■ Data for the task ■
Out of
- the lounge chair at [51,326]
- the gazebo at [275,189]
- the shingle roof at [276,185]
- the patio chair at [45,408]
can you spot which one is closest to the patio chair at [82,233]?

--

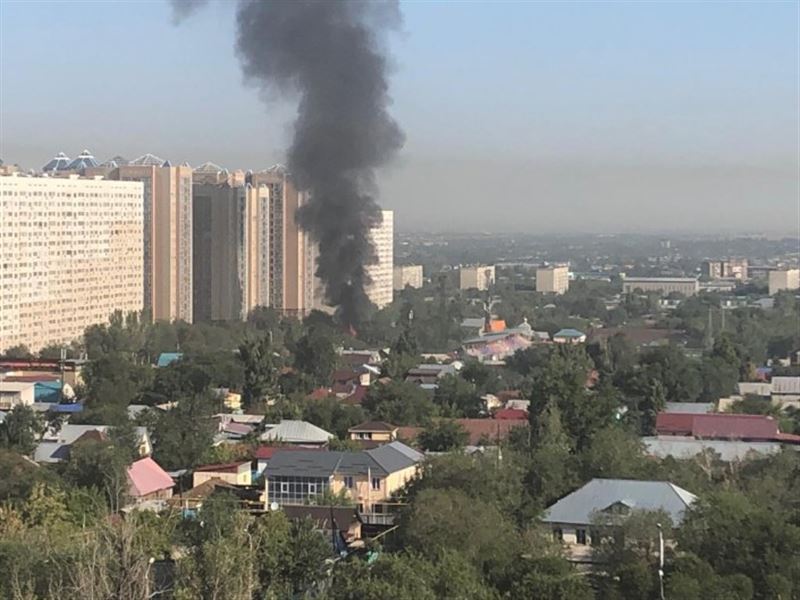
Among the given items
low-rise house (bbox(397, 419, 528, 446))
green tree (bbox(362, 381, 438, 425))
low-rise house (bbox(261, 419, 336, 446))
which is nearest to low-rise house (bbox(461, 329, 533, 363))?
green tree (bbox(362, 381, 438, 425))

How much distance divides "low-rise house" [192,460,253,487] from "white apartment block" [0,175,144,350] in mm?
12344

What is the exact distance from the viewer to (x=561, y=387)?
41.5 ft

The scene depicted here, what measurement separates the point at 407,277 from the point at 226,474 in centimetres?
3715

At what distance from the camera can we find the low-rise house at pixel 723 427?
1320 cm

==

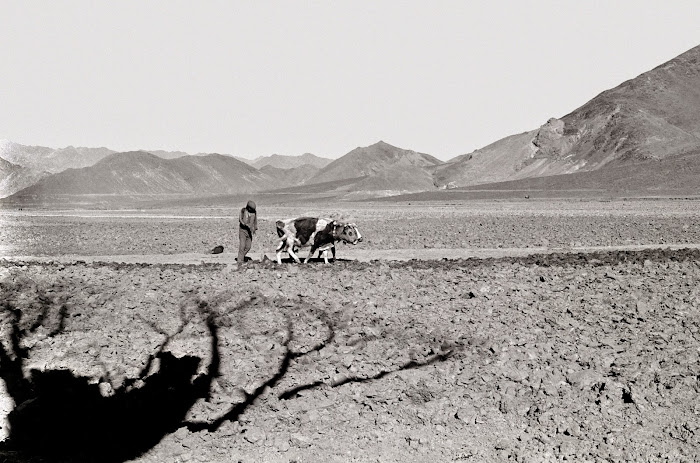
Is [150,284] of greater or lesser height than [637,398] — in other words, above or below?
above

■ Directions ■
From the entries above, pull out each line that contains the word "house". Case counts, so uppercase and lowercase letters are treated as different.

■ Complete output ■
low-rise house (bbox(397, 419, 528, 446))
low-rise house (bbox(261, 419, 336, 446))
which is nearest to low-rise house (bbox(461, 329, 533, 363))?
How much distance divides "low-rise house" [192,460,253,487] from "white apartment block" [0,175,144,350] in mm?
At what distance from the camera can we find the low-rise house at pixel 723 427?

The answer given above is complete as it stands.